Exercise brief
From the first line to the last, please print the entries exactly, omitting pictures.

Transcribed page contents
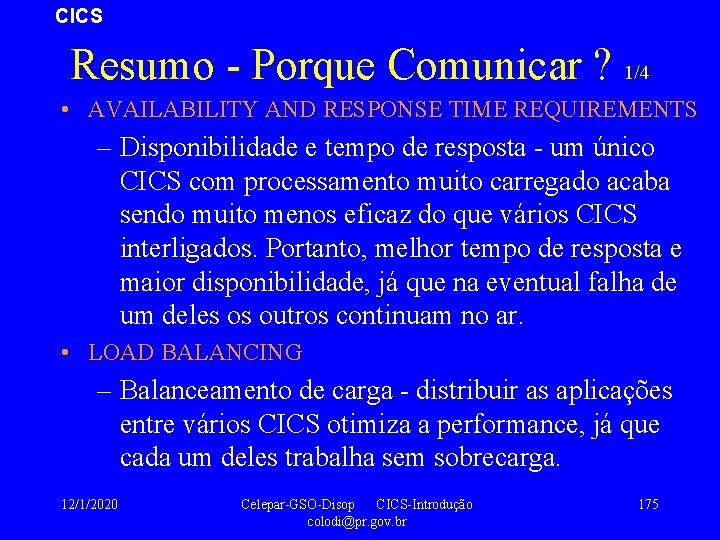 CICS

Resumo - Porque Comunicar ? 1/4

• AVAILABILITY AND RESPONSE TIME REQUIREMENTS

– Disponibilidade e tempo de resposta - um único CICS com processamento muito carregado acaba sendo muito menos eficaz do que vários CICS interligados. Portanto, melhor tempo de resposta e maior disponibilidade, já que na eventual falha de um deles os outros continuam no ar.

• LOAD BALANCING

– Balanceamento de carga - distribuir as aplicações entre vários CICS otimiza a performance, já que cada um deles trabalha sem sobrecarga.

12/1/2020

Celepar-GSO-Disop CICS-Introdução colodi@pr.gov.br

175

Output below
 CICS

Resumo - Porque Comunicar ? 1/4

• AVAILABILITY AND RESPONSE TIME REQUIREMENTS

– Disponibilidade e tempo de resposta - um único CICS com processamento muito carregado acaba sendo muito menos eficaz do que vários CICS interligados. Portanto, melhor tempo de resposta e maior disponibilidade, já que na eventual falha de um deles os outros continuam no ar.

• LOAD BALANCING

– Balanceamento de carga - distribuir as aplicações entre vários CICS otimiza a performance, já que cada um deles trabalha sem sobrecarga.

12/1/2020

Celepar-GSO-Disop CICS-Introdução colodi@pr.gov.br

175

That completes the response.